Items from a data source:
==========
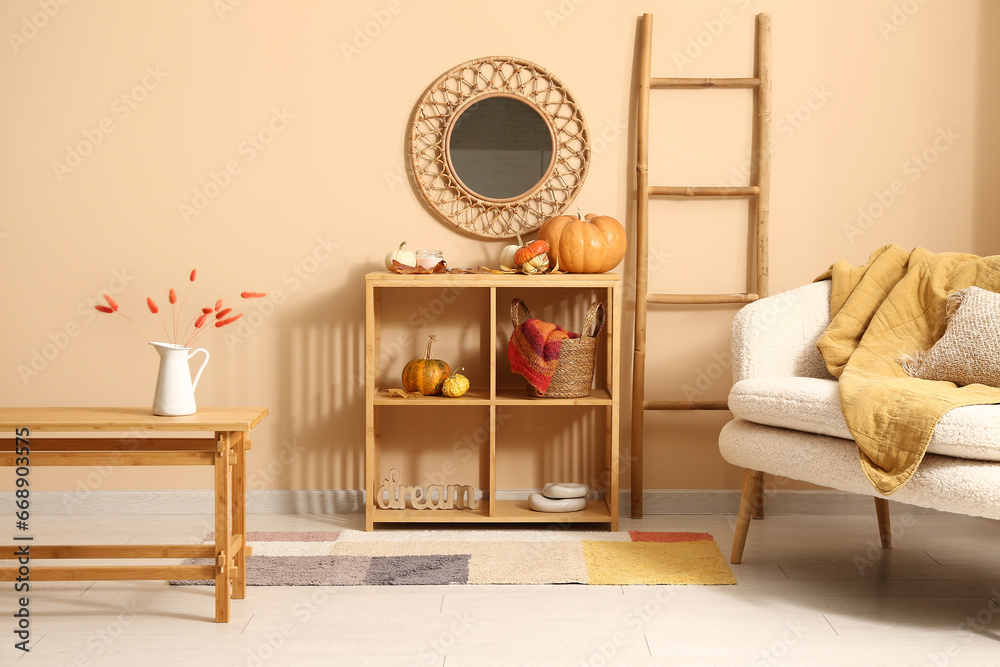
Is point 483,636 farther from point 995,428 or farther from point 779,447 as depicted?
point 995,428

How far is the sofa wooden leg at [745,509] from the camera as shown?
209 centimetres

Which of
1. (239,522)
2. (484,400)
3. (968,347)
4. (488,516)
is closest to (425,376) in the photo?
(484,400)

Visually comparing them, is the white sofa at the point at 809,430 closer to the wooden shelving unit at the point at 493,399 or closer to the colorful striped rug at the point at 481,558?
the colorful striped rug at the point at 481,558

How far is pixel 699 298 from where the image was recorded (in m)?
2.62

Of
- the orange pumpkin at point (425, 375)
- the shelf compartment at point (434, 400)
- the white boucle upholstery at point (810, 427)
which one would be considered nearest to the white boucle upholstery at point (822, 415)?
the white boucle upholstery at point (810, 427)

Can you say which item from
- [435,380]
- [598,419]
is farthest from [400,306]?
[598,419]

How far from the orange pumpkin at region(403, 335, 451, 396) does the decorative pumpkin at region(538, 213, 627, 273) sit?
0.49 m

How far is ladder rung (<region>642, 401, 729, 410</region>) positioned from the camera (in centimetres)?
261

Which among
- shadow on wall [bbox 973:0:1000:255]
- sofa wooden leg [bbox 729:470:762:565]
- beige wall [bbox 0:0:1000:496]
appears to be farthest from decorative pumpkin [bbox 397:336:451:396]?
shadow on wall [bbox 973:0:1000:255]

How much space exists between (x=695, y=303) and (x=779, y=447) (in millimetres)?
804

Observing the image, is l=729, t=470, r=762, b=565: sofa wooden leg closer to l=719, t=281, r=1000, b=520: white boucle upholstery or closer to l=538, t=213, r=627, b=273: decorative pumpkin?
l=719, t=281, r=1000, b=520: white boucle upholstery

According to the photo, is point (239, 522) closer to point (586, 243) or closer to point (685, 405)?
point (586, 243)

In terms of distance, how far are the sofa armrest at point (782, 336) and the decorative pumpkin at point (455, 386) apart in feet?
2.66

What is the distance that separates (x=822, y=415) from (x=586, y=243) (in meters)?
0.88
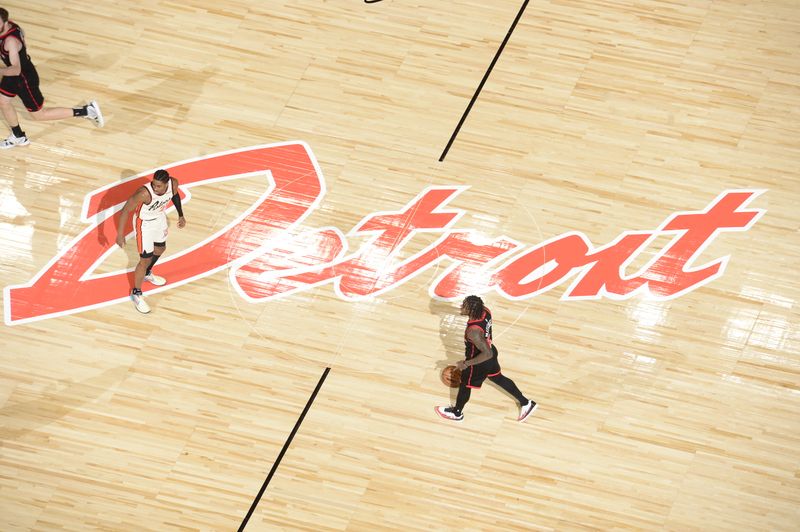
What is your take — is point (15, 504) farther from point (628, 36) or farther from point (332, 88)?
==========
◆ **What the task asks**
Can you pull out everything from the line containing "How much space" down to the end of the records, reproducing each line word for word but omitting the pictures?

◆ **Response for this exercise**
How much space exists between (x=695, y=303) and (x=779, y=447) (in millimetres)?
804

Observing the image, is l=729, t=470, r=762, b=565: sofa wooden leg closer to l=719, t=281, r=1000, b=520: white boucle upholstery or closer to l=538, t=213, r=627, b=273: decorative pumpkin?
l=719, t=281, r=1000, b=520: white boucle upholstery

According to the photo, is point (239, 522) closer to point (586, 243) or closer to point (685, 405)?
point (586, 243)

In terms of distance, how far are the sofa armrest at point (782, 336) and the decorative pumpkin at point (455, 386) apart in feet?
2.66

What is the distance that separates (x=822, y=415) from (x=586, y=243) (in meters)?
0.88
What is your take — is point (15, 504) farther from point (628, 36) or farther from point (332, 88)?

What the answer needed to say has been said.